As my usual practice, I tried to build a ligand from the round 1 puzzle (2336) in the current puzzle (2339) to see how the scoring scheme behave.
Comparing the "lower pocket" of Puzzle 2336 and Puzzle 2339, a quite different packing of side-chain can be observed.
With the above observation, I am curious about the following:
- I wonder if it's an unpublished experimental structure or computational model?
- If it's experimental structure, does it mean a ligand binding in one of the pocket (upper pocket in Puzzle 2339) maybe able to alter residue packing in the second pocket (lower pocket) because they are adjacent to each other and the middle loop is flexible? Hence potentially also prevent ubiquitin interaction the second pocket?
- In that case, does it mean designing an inhibitor target any of the pockets may be able to prevent the viral protein to bind ubiquitin?
- if not, is the aim of this puzzle series creating a giant compound that binds the two pocket by adding a linker?
(Edit: Add question for clarity)
Hi Everyone!

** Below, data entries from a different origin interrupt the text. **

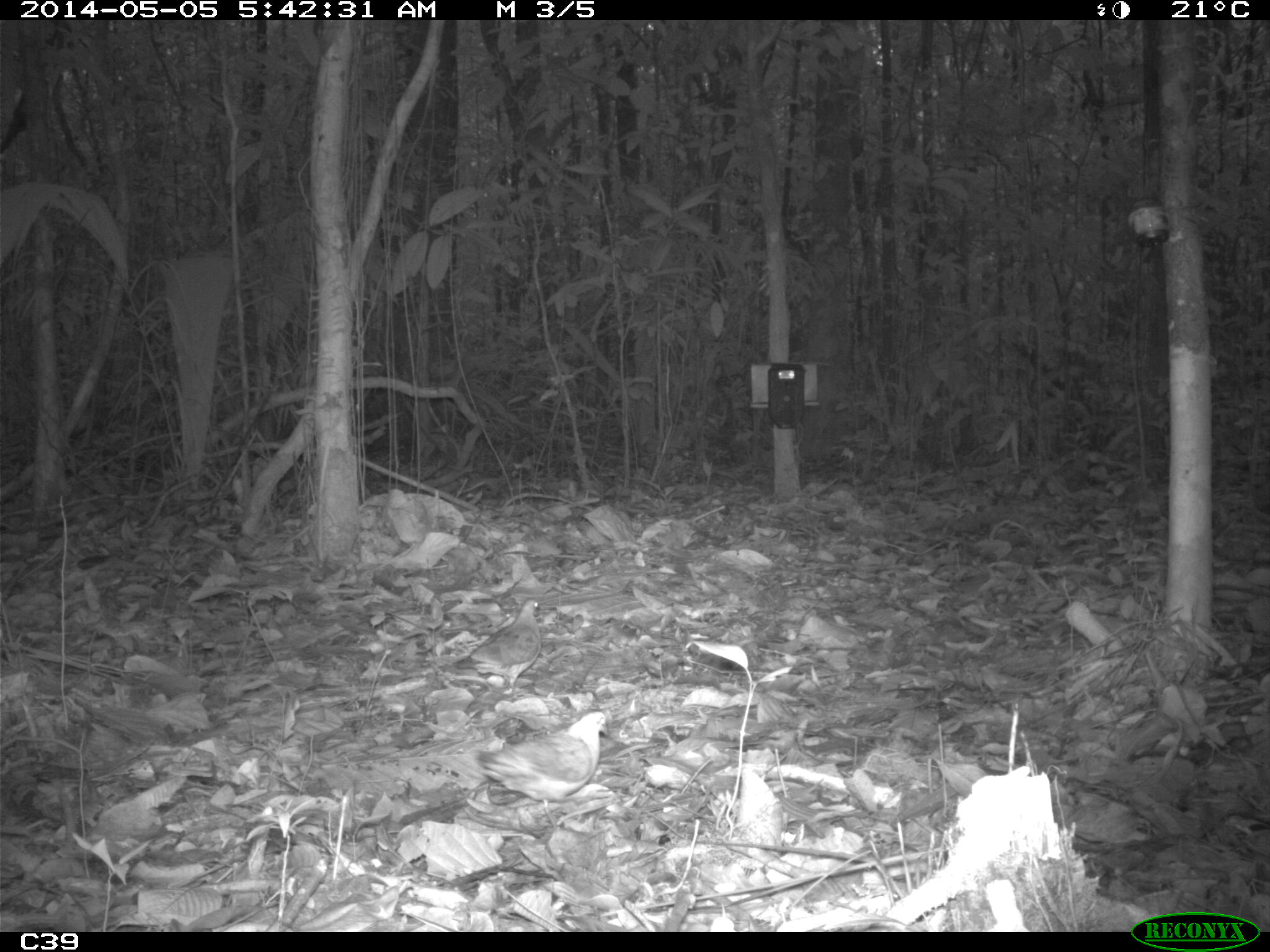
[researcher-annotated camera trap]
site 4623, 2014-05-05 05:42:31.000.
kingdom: Animalia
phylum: Chordata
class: Aves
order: Columbiformes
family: Columbidae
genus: Leptotila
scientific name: Leptotila rufaxilla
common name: gray-fronted dove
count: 1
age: adult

To answer some of your questions:
@jeff101, you are correct. This puzzle series is being conducted through the Meiler Lab in conjunction with the Institute for Drug Discovery.
I wonder if it's an unpublished experimental structure or computational model?
If it's experimental structure, does it mean a ligand binding in one of the pocket (upper pocket in Puzzle 2339) maybe able to alter residue packing in the second pocket (lower pocket) because they are adjacent to each other and the middle loop is flexible? Hence potentially also prevent ubiquitin interaction the second pocket?
- Exactly, binding in the secondary pocket would hinder the ubiquitine binding, there might be other allosteric binding pockets but we don't know (yet)
In that case, does it mean designing an inhibitor target any of the pockets may be able to prevent the viral protein to bind ubiquitin?
- Yes, both pockets are a good fit, one as the original catalytic center and one as an allosteric hindrance.